> _Given records_
--

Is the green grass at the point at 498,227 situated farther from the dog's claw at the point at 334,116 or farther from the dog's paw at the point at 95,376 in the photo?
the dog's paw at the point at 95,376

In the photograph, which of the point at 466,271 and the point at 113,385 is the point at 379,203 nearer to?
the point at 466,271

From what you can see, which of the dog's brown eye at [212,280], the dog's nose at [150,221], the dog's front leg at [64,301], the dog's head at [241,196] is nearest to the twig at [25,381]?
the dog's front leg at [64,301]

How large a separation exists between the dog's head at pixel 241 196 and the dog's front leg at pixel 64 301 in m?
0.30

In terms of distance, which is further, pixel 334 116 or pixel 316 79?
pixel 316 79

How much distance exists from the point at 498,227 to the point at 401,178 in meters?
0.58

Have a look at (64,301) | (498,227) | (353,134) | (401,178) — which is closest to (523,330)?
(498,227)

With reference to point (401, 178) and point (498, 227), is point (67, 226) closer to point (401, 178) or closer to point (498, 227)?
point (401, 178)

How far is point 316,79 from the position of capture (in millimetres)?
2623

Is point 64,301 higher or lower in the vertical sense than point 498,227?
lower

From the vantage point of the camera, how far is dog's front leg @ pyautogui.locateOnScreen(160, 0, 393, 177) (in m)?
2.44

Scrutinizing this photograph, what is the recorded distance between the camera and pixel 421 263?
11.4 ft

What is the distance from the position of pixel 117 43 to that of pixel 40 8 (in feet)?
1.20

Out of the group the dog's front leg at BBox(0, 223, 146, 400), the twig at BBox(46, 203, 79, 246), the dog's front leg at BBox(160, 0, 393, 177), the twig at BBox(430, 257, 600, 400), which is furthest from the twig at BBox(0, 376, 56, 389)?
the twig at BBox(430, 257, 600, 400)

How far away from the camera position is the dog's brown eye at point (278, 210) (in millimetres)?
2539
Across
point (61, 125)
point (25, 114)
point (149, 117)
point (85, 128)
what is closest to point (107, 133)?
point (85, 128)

--

> _Directions for this task_
Return the data starting at the line containing "What is the distance" and continuing through the end of the data, reproducing each line unchanged.

> _Completed task_
What is the distance from the position of pixel 117 43 to that of pixel 40 8 (in feet)?
1.20

Out of the group the dog's front leg at BBox(0, 223, 146, 400), the twig at BBox(46, 203, 79, 246), the dog's front leg at BBox(160, 0, 393, 177), the twig at BBox(430, 257, 600, 400), which is furthest from the twig at BBox(0, 376, 56, 389)?
the twig at BBox(430, 257, 600, 400)

How far away from the camera position is the dog's brown eye at point (278, 210) (in millimetres)?
2539
Across
point (61, 125)
point (25, 114)
point (149, 117)
point (85, 128)
what is closest to point (107, 133)?
point (85, 128)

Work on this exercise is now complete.